(Image and text data from the web)
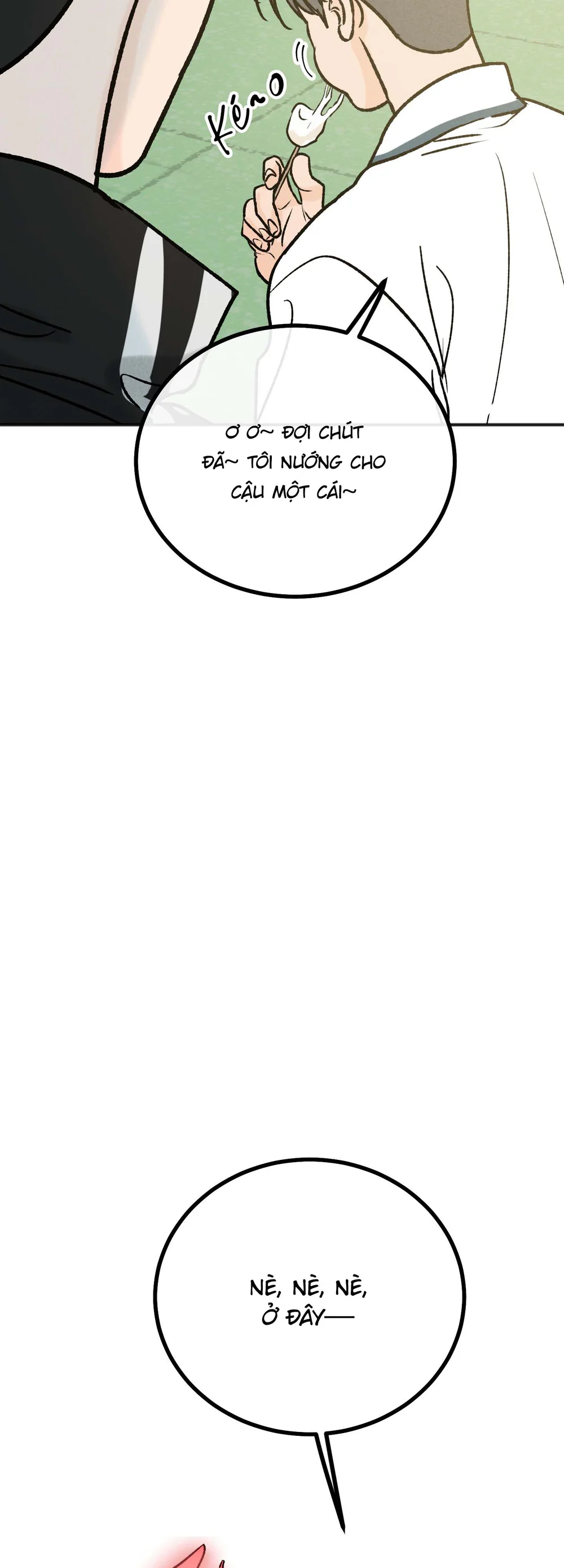 Vết Đỏ Chapter 51 - Next Chapter 52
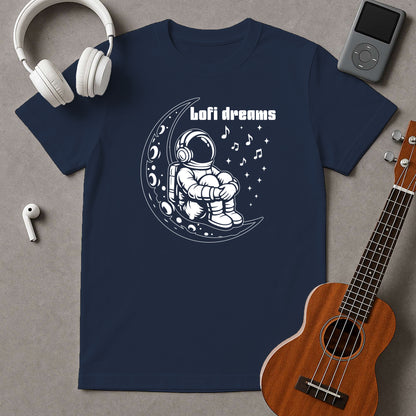 Lofi Dreams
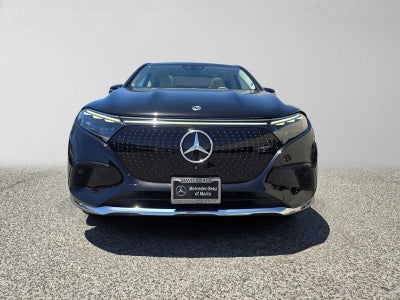 2023 Mercedes-Benz EQS 450 4MATIC® SUV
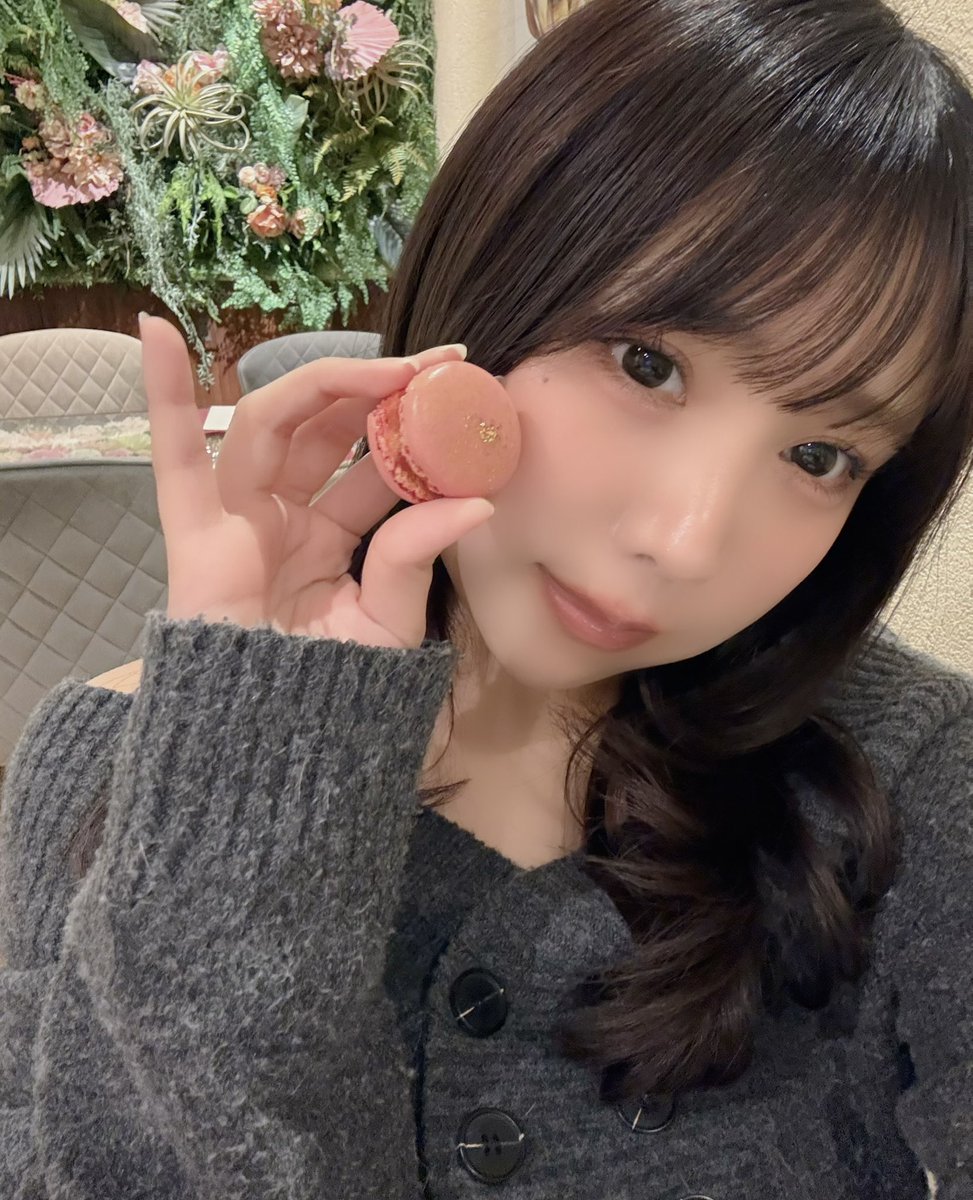 まかろんᕷ*.°

明日からの3日間、3月4日・5日・6日
『宇都宮競輪らいとクラブ』のYouTube配信に参加させて頂きます🚴‍♀️20時10分~🎀
ぜひ遊びに来てね♡
お話したり一緒に予想しようね~😽
▶︎ https://t.co/g4yJ0geG2W https://t.co/DXuBl5JbTt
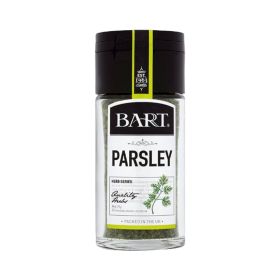 Bart Parsley 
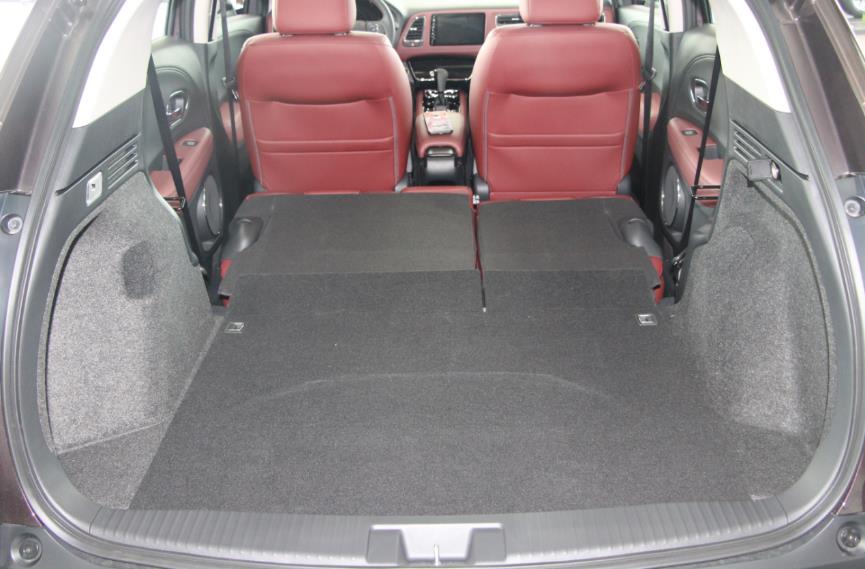 新款缤智1.5l最值得购买哪一款,要精致还要省钱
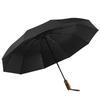 Mido Full Automatic Sun Rain Umbrella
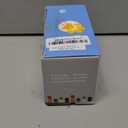 QUMY Dog Shoes for Large Dogs, Medium Dog Boots & Paw Protectors for Winter Snowy Day, Summer Hot Pavement, Water-Resistant in Rainy Weather, Outdoor Walking, Indoor Hardfloors Skid-Resistant Sole (Size 7: 2.8''x3.2"(W*L) (Pack of 4))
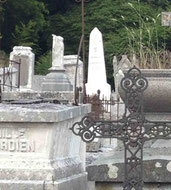 Cimetière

### Work item:
Reproduce every line of text in the data above word for word, and leave the pictures out of your answer.

### Response to the exercise:
 Vết Đỏ Chapter 51 - Next Chapter 52
 Lofi Dreams
 2023 Mercedes-Benz EQS 450 4MATIC® SUV
 まかろんᕷ*.°

明日からの3日間、3月4日・5日・6日
『宇都宮競輪らいとクラブ』のYouTube配信に参加させて頂きます🚴‍♀️20時10分~🎀
ぜひ遊びに来てね♡
お話したり一緒に予想しようね~😽
▶︎ https://t.co/g4yJ0geG2W https://t.co/DXuBl5JbTt
 Bart Parsley 
 新款缤智1.5l最值得购买哪一款,要精致还要省钱
 Mido Full Automatic Sun Rain Umbrella
 QUMY Dog Shoes for Large Dogs, Medium Dog Boots & Paw Protectors for Winter Snowy Day, Summer Hot Pavement, Water-Resistant in Rainy Weather, Outdoor Walking, Indoor Hardfloors Skid-Resistant Sole (Size 7: 2.8''x3.2"(W*L) (Pack of 4))
 Cimetière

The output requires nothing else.